┌──
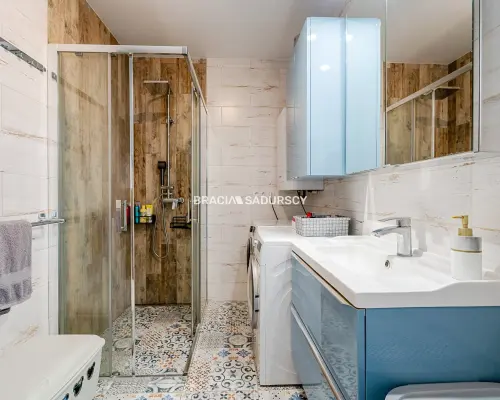 4 pokoje | 91,6 m² | Ogródek | 2 miejsca postojowe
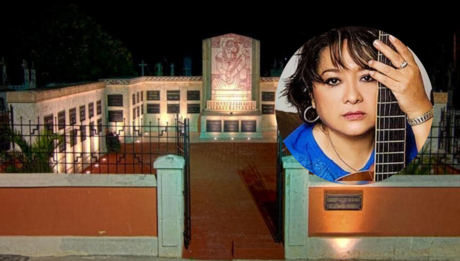 Cenizas de Angélica Balado llegarán al Monumento a la Canción Yucateca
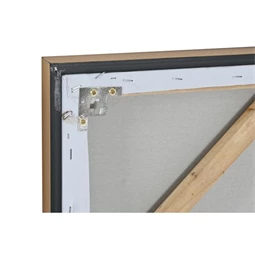 Kép keretes, absztrakt 100x3,5x100 cm 2 féle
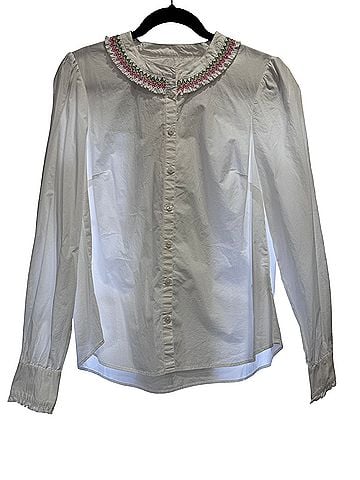 Boden Long Sleeve Button-Down Shirt (view 1)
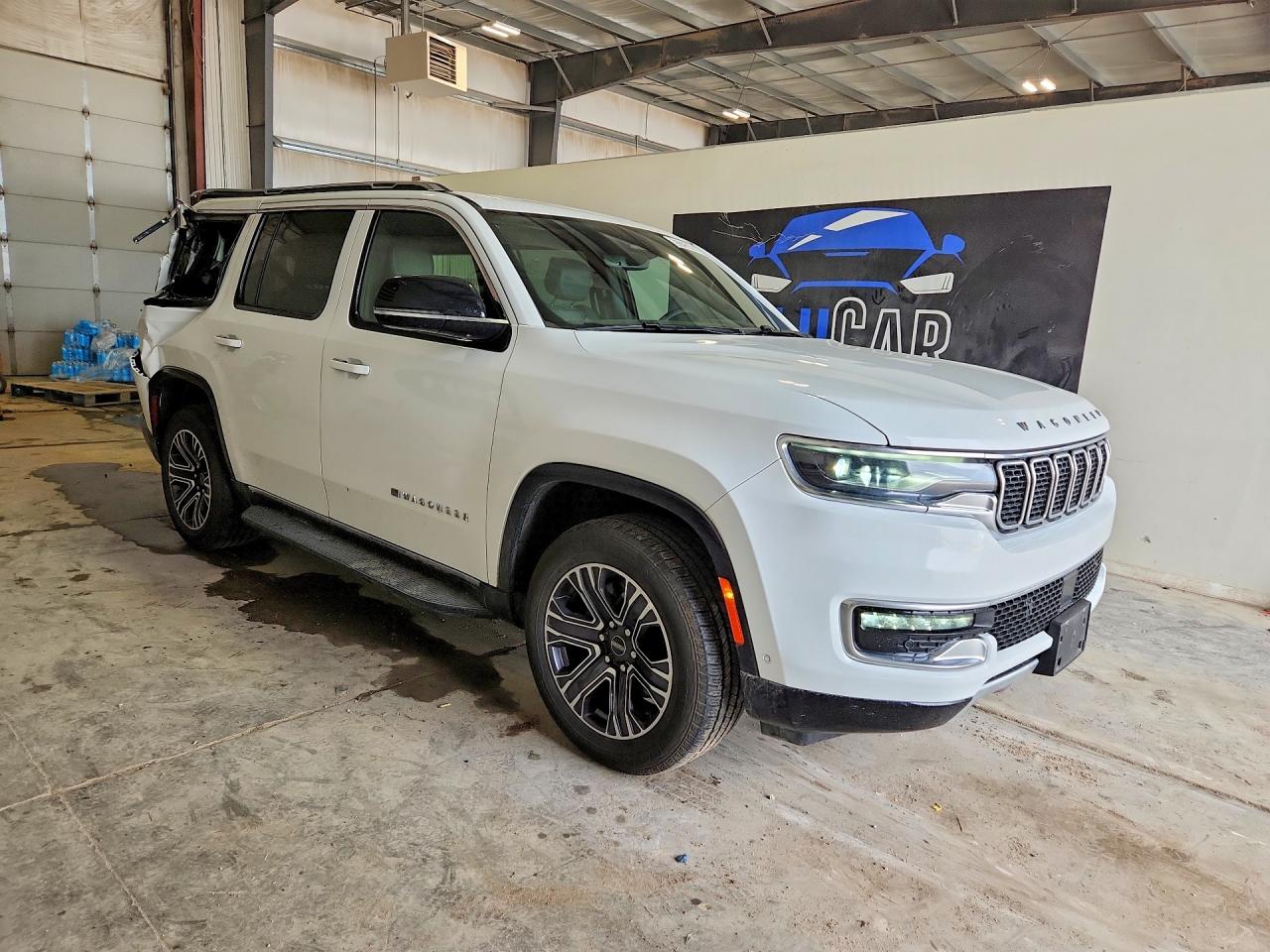 2025 JEEP WAGONEER SERIES II — снимка 4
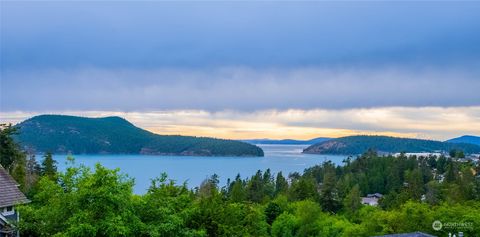 A home in Anacortes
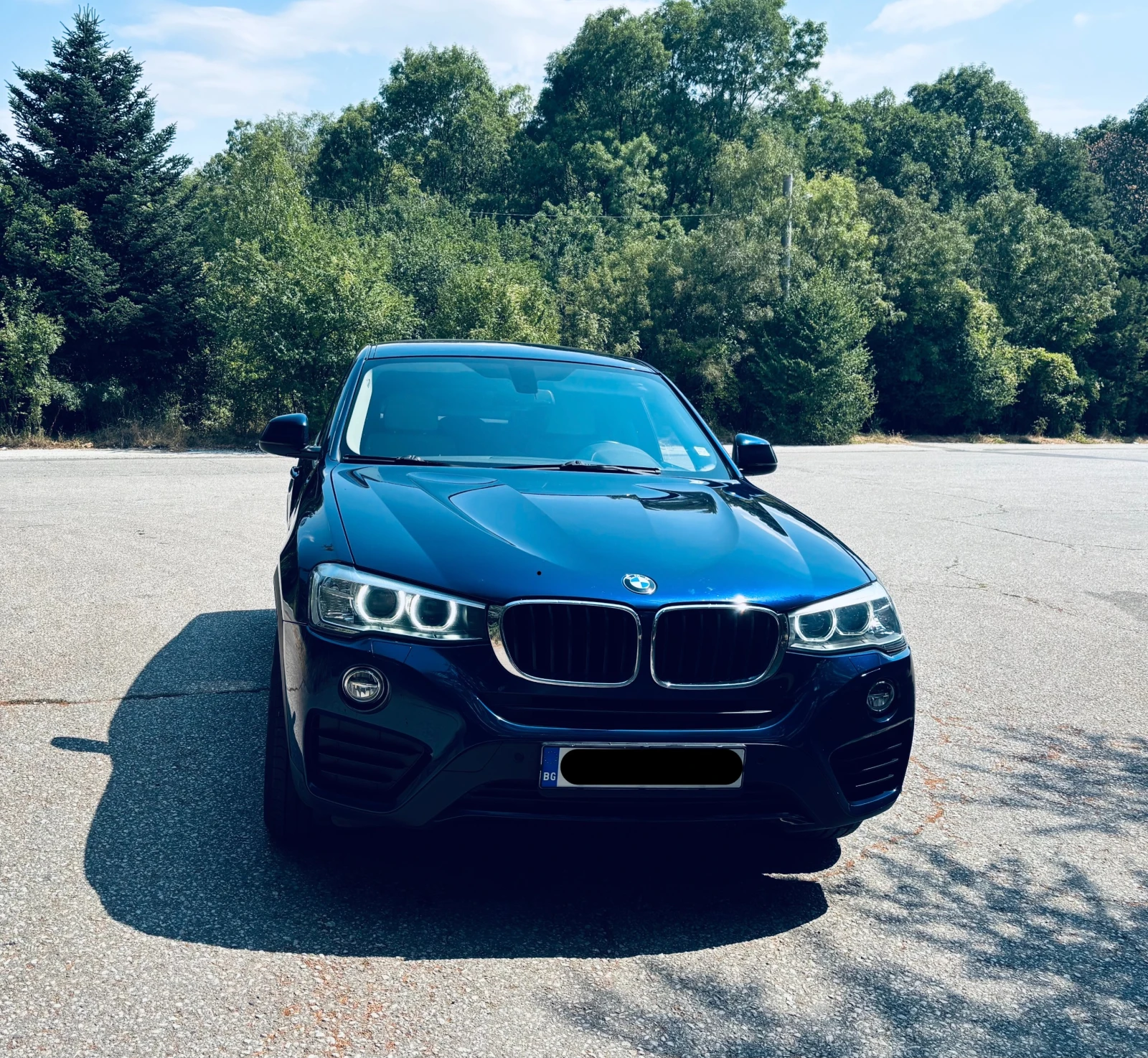BMW X4 xDrive 20d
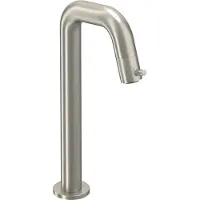 Ivy Aia Fonteinkraan Bond Staand Contour Model L Geborsteld Nickel PVD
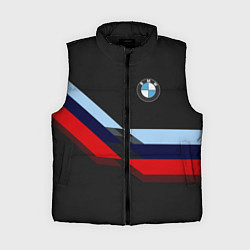 Женский жилет Бмв Bmw Black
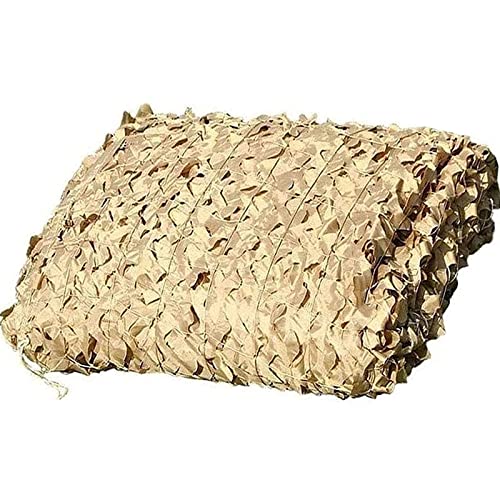 Tarnnetz-Schattierungsgewebe,、 Tarnnetz for den Außenbereich, mehrere Größen(2x6m/6.6x19.7ft) von GNYVZXPLQ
└──
◆ **ASSIGNMENT**:
The response consists of the data above printed line for line, with no pictures.

◆ **WRITTEN SOLUTION**:
 4 pokoje | 91,6 m² | Ogródek | 2 miejsca postojowe
 Cenizas de Angélica Balado llegarán al Monumento a la Canción Yucateca
 Kép keretes, absztrakt 100x3,5x100 cm 2 féle
 Boden Long Sleeve Button-Down Shirt (view 1)
 2025 JEEP WAGONEER SERIES II — снимка 4
 A home in Anacortes
BMW X4 xDrive 20d
 Ivy Aia Fonteinkraan Bond Staand Contour Model L Geborsteld Nickel PVD
 Женский жилет Бмв Bmw Black
 Tarnnetz-Schattierungsgewebe,、 Tarnnetz for den Außenbereich, mehrere Größen(2x6m/6.6x19.7ft) von GNYVZXPLQ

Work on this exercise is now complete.